This is a unique, first-of-its-kind tree book with beautiful illustrations of the fruiting twigs of 381 South African trees. The reason behind illustrating tree fruits is that, like so many tree-lovers, Trevor found it difficult to identify many tree species from their leaves as they are the most variable of all the plant parts. Fruits, like flowers, have much more stable shapes and sizes and, unlike flowers, are easier to identify macroscopically. Scratch around the under-canopy of trees and you may find the remains of fruit that can be useful for identification. Thus, this book was born, and it represents the culmination of some 40 years' work by the author.
Know Them by Their Fruit includes:
- Specially coded keys showing colour and size for easy identification
- The current botanical binomial, recent old names (due to taxonomic changes) and the "best" common name are given
- Notes on distribution, fruiting time and habitats are also provided
- 381 beautiful illustrations of the fruiting twigs of South African trees
This book was published in partnership with the Botanical Society of South Africa.
Trevor Ankiewicz grew up on a highveld farm in the Bronkhorstspruit district.
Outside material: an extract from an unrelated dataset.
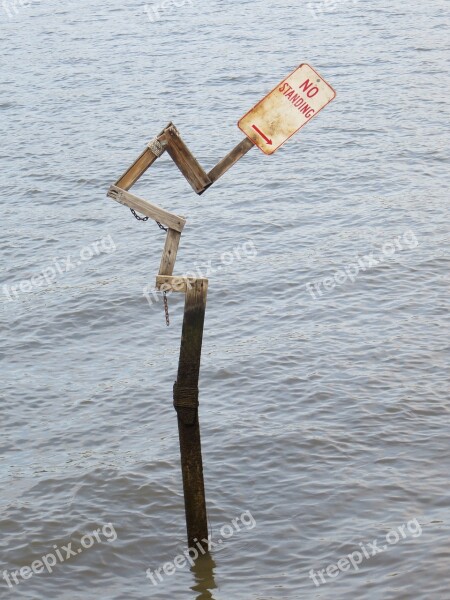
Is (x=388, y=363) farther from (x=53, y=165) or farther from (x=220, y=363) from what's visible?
(x=53, y=165)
Having completed secondary school at Belfast High School he furthered his studies at the Saasveld School for Foresters on the outskirts of George. Upon graduating in 1966 he was transferred to the South African Forestry Research Institute in Pretoria. There, as a research forester, he was tasked with collecting the fruits of ornamental trees in the streets and cemeteries of the capital for the central seed store.
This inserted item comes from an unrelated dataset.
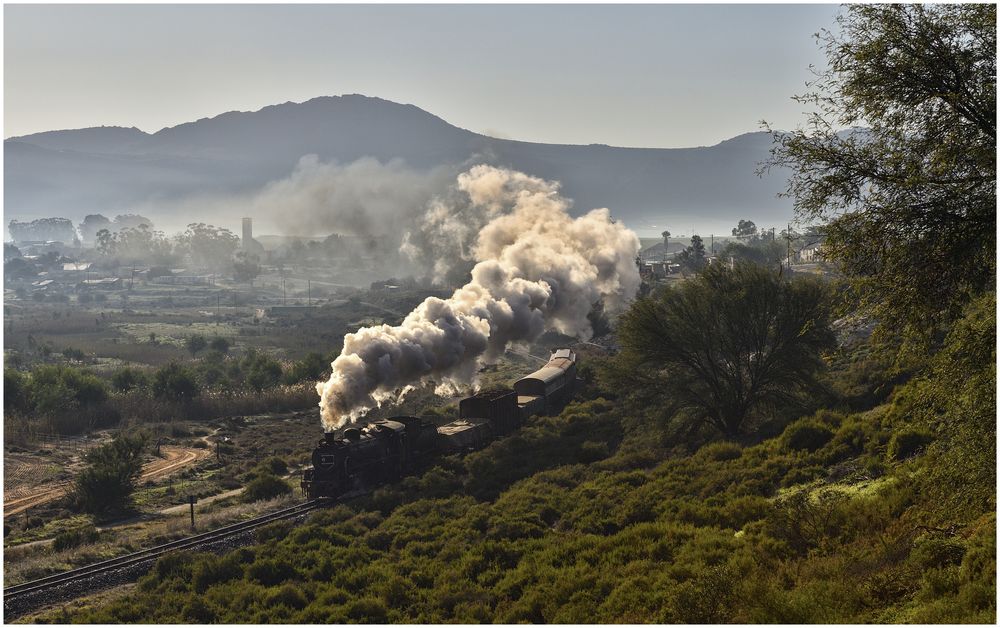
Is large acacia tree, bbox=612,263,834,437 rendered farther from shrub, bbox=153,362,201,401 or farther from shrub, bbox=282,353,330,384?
shrub, bbox=282,353,330,384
He worked for several years in the Department of Agricultural and Technical Services as a horticulturist at their Horticultural and Botanical Research Institute in Pretoria. He returned to Saasveld in 1983 and continued working as an extension forester until completing his career in the civil service as a public relations officer for the Department of Nature and Environmental Conservation in the Southern Cape Regional Office in George. He later became involved as an environmental educator for the South African Forestry Company Limited (SAFCOL) with regards to the accreditation by the Forestry Stewardship Council (FSC) of native forests and commercial plantations.
During collecting trips as a pupil forester, he realised the fruits and pods were often an easy way of identifying the trees. Here the idea was conceived of producing a field guide concentrating on these diagnostic features to supplement the many excellent publications already available on indigenous South African trees.